_Exercise objective_
Below are records; repeat them all exactly.

====== Dataset content

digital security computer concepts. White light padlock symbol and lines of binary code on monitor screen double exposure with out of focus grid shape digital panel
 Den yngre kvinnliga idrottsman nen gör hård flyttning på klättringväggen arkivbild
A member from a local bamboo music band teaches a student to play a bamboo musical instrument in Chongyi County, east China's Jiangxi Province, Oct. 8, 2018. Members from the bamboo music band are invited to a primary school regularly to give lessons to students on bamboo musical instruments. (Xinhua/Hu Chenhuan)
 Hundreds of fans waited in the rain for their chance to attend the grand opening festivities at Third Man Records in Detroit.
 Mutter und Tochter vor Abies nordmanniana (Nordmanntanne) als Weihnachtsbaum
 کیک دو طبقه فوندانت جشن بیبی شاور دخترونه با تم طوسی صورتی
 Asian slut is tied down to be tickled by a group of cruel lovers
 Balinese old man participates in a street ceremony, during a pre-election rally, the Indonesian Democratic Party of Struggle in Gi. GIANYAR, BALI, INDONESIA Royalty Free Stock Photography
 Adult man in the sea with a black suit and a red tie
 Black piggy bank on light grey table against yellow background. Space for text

============

_Response to the exercise_
digital security computer concepts. White light padlock symbol and lines of binary code on monitor screen double exposure with out of focus grid shape digital panel
 Den yngre kvinnliga idrottsman nen gör hård flyttning på klättringväggen arkivbild
A member from a local bamboo music band teaches a student to play a bamboo musical instrument in Chongyi County, east China's Jiangxi Province, Oct. 8, 2018. Members from the bamboo music band are invited to a primary school regularly to give lessons to students on bamboo musical instruments. (Xinhua/Hu Chenhuan)
 Hundreds of fans waited in the rain for their chance to attend the grand opening festivities at Third Man Records in Detroit.
 Mutter und Tochter vor Abies nordmanniana (Nordmanntanne) als Weihnachtsbaum
 کیک دو طبقه فوندانت جشن بیبی شاور دخترونه با تم طوسی صورتی
 Asian slut is tied down to be tickled by a group of cruel lovers
 Balinese old man participates in a street ceremony, during a pre-election rally, the Indonesian Democratic Party of Struggle in Gi. GIANYAR, BALI, INDONESIA Royalty Free Stock Photography
 Adult man in the sea with a black suit and a red tie
 Black piggy bank on light grey table against yellow background. Space for text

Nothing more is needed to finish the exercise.